-- Excerpt from a dataset --
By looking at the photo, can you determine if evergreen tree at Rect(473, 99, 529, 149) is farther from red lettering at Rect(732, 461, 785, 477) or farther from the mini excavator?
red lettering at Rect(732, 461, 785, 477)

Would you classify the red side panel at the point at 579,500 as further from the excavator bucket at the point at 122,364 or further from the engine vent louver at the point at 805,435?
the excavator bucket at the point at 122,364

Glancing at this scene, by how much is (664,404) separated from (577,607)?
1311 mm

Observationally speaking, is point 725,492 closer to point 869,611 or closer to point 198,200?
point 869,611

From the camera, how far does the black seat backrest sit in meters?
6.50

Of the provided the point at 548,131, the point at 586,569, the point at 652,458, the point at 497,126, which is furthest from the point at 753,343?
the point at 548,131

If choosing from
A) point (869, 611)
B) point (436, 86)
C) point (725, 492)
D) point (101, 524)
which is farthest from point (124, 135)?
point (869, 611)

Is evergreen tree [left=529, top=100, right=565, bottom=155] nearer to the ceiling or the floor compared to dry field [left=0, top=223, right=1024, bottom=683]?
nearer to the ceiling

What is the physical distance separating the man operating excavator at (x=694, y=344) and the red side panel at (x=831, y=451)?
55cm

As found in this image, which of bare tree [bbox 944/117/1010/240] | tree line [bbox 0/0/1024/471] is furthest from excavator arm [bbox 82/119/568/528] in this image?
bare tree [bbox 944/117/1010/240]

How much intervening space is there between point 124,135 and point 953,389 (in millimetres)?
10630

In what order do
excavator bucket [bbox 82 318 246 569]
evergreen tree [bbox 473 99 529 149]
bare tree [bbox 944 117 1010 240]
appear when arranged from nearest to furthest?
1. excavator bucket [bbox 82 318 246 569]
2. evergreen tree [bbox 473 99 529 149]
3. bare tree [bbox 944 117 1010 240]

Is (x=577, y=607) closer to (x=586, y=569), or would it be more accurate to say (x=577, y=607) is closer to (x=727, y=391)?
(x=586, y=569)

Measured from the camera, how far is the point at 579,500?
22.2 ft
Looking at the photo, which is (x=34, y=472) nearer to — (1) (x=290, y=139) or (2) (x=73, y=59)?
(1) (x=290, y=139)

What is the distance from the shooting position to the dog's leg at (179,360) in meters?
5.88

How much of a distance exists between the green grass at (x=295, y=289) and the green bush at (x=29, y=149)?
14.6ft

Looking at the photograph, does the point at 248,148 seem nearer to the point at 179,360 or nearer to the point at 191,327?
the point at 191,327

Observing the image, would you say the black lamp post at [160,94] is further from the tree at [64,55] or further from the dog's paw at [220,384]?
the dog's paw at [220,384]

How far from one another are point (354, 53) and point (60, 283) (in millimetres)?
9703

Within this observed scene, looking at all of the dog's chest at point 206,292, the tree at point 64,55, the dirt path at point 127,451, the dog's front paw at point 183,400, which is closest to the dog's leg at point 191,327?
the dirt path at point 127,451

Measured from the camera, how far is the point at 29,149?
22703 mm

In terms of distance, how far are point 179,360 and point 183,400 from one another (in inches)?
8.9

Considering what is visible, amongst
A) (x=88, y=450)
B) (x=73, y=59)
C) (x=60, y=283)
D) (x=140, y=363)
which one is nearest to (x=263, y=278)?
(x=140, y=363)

-- SHORT EXERCISE --
Format every line of the listing above as a JSON list of strings, one string per line, leaving out the blank lines.

-- CORRECT RESULT --
[
  "By looking at the photo, can you determine if evergreen tree at Rect(473, 99, 529, 149) is farther from red lettering at Rect(732, 461, 785, 477) or farther from the mini excavator?",
  "red lettering at Rect(732, 461, 785, 477)",
  "Would you classify the red side panel at the point at 579,500 as further from the excavator bucket at the point at 122,364 or further from the engine vent louver at the point at 805,435?",
  "the excavator bucket at the point at 122,364",
  "Glancing at this scene, by how much is (664,404) separated from (577,607)?",
  "1311 mm",
  "Observationally speaking, is point 725,492 closer to point 869,611 or closer to point 198,200?",
  "point 869,611",
  "From the camera, how far does the black seat backrest sit in meters?",
  "6.50",
  "Of the provided the point at 548,131, the point at 586,569, the point at 652,458, the point at 497,126, which is furthest from the point at 753,343?",
  "the point at 548,131",
  "If choosing from",
  "A) point (869, 611)",
  "B) point (436, 86)",
  "C) point (725, 492)",
  "D) point (101, 524)",
  "which is farthest from point (124, 135)?",
  "point (869, 611)",
  "Is evergreen tree [left=529, top=100, right=565, bottom=155] nearer to the ceiling or the floor compared to dry field [left=0, top=223, right=1024, bottom=683]?",
  "nearer to the ceiling",
  "What is the physical distance separating the man operating excavator at (x=694, y=344) and the red side panel at (x=831, y=451)?",
  "55cm",
  "As found in this image, which of bare tree [bbox 944/117/1010/240] | tree line [bbox 0/0/1024/471] is furthest from excavator arm [bbox 82/119/568/528] in this image?",
  "bare tree [bbox 944/117/1010/240]",
  "How much intervening space is there between point 124,135 and point 953,389 (in millimetres)?",
  "10630",
  "In what order do",
  "excavator bucket [bbox 82 318 246 569]",
  "evergreen tree [bbox 473 99 529 149]",
  "bare tree [bbox 944 117 1010 240]",
  "appear when arranged from nearest to furthest?",
  "1. excavator bucket [bbox 82 318 246 569]",
  "2. evergreen tree [bbox 473 99 529 149]",
  "3. bare tree [bbox 944 117 1010 240]",
  "Is (x=577, y=607) closer to (x=586, y=569), or would it be more accurate to say (x=577, y=607) is closer to (x=727, y=391)?",
  "(x=586, y=569)",
  "Measured from the camera, how far is the point at 579,500?",
  "22.2 ft",
  "Looking at the photo, which is (x=34, y=472) nearer to — (1) (x=290, y=139) or (2) (x=73, y=59)?",
  "(1) (x=290, y=139)",
  "What is the distance from the shooting position to the dog's leg at (179,360) in meters?",
  "5.88",
  "How much of a distance exists between the green grass at (x=295, y=289) and the green bush at (x=29, y=149)?",
  "14.6ft",
  "Looking at the photograph, does the point at 248,148 seem nearer to the point at 179,360 or nearer to the point at 191,327?",
  "the point at 191,327",
  "Observing the image, would you say the black lamp post at [160,94] is further from the tree at [64,55] or further from the dog's paw at [220,384]?",
  "the dog's paw at [220,384]",
  "How far from one another are point (354, 53) and point (60, 283) (in millimetres)?",
  "9703",
  "Within this observed scene, looking at all of the dog's chest at point 206,292, the tree at point 64,55, the dirt path at point 127,451, the dog's front paw at point 183,400, which is closest to the dog's leg at point 191,327?",
  "the dirt path at point 127,451",
  "Measured from the camera, how far is the point at 29,149?",
  "22703 mm",
  "In terms of distance, how far are point 179,360 and point 183,400 from one another (in inches)?",
  "8.9",
  "Considering what is visible, amongst",
  "A) (x=88, y=450)",
  "B) (x=73, y=59)",
  "C) (x=60, y=283)",
  "D) (x=140, y=363)",
  "which one is nearest to (x=263, y=278)?",
  "(x=140, y=363)"
]